The Admiral called for a damage report. The carriers were in a bad way, but they were still there. Victory had lost her jumpdrive, but those carriers have enough spare parts for the whole squadron so they’d have been able to fix that after a few days. The bigger problem is that both carriers had lost their Overseer radars, and the Watchmans on the Omaha are really for point-defense, not targeting. But at this point, we were convinced that the platform was bingo ammo and it was time for payback. Us destroyers had come off pretty light. An thruster here and there, a Goalkeeper or two, nothing that would prevent us from attacking.

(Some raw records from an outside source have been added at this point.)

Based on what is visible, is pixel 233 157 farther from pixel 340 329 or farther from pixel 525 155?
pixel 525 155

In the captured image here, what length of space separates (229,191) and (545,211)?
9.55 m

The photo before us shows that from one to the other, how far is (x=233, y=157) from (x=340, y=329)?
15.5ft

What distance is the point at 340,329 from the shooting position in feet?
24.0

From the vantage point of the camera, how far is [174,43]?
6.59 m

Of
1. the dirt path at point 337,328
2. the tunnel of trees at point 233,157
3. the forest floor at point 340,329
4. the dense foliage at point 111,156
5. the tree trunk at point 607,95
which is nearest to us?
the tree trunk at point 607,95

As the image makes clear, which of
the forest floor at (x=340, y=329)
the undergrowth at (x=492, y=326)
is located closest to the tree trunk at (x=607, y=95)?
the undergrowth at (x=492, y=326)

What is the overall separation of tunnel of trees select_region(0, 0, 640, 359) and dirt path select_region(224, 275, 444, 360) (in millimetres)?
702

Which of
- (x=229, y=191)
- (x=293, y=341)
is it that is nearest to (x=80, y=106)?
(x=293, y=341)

About another 20 minutes passed, and we were closing on target when suddenly it started back up. A damn rain of metal. The carriers had already started withdrawing, but they were so tore up to begin with. Vanguard broke apart after the first volley reached her. From what I understand, that volley hit the bridge, killed most of the command staff including the admiral, and wiped out of most of the control systems. After that, the ship just tore itself to pieces without the main computer cluster to control it. Victory went up in a fireball about forty seconds later. Looked like either her ammo storage or a thruster array cooked off.
Then the destroyers started taking fire for real. It all happened so fast, and we were under fire too so I couldn’t give you a precise chronology of who got killed when. But when it was over, there was only Brooklyn, Cleveland, Omaha and the two Comanche flights. Nobody was talking about it, but I think we all knew just how far up smeg creek we were. We’d lost our rides home, and the Comanches had lost their hangar. They could go minimal burn to save fuel, and the life-support on one of those babies can work for a couple of weeks, but it’s not a week you’d want to spend.

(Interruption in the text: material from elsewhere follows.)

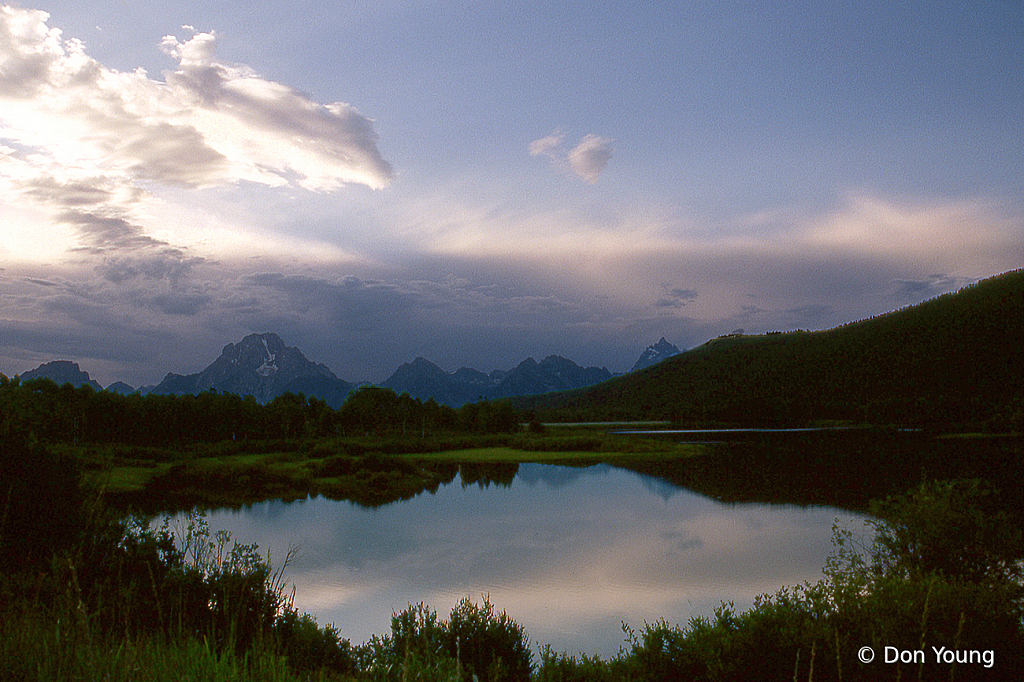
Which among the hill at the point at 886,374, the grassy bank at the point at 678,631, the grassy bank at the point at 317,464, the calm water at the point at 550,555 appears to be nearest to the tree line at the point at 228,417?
the grassy bank at the point at 317,464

Force Commander Manion was skipper of the Brooklyn and he was senior officer in-system at this point, over Tripathy on the Cleveland and me. Omaha was so badly shot up at this point…the ammo in the belly magazine had cooked off. The shunts did their job of aiming the blast out away from the ship, but it took a big chunk of armor with it. And the force of the blast had knocked most of the thruster plates off the array. We were limping along slower than a mining rig and had no ammo except for one in the tube. We made to start looking for survivors, while the two remaining destroyers and our Comanches went to pay a social call to those SOBs on the platform.
We’d assumed the other platform was a civilian habitat or sensor array or something, because it had never so much as blinked at us. We were wrong. Brooklyn and Cleveland had to close almost to knife-fighting range because of losing the TAC radars on the carriers. I’ll still don’t quite understand what happened next. They closed until they were almost right on top of the two platforms. And the second one opened fire with gauss cannons just like ours. Lots of gauss cannons. Apparently the Wraiths subscribe to the “death by a thousand cuts” school of thought.
The fighters got some potshots in, but they weren’t making much of a dent. Meanwhile the withering gauss fire that thing was putting out was just methodically shredding them. I think the fighters made a half-hearted attempt to disengage, but I could be wrong. Those pilots were green and I think the poor guys were just scared so bad they froze.
By 17:44 it was over. Brooklyn and Cleveland were gone and all twenty Comanches were puffs of laminate and trialum. That’s when I sent the mayday broadcast. Then we went back to ansible silence, dropped to minimal thrust and waited and hoped to God somebody heard. Obviously, the message got through. Seeing the Vengeance shimmer in was one of the happiest moments of my life.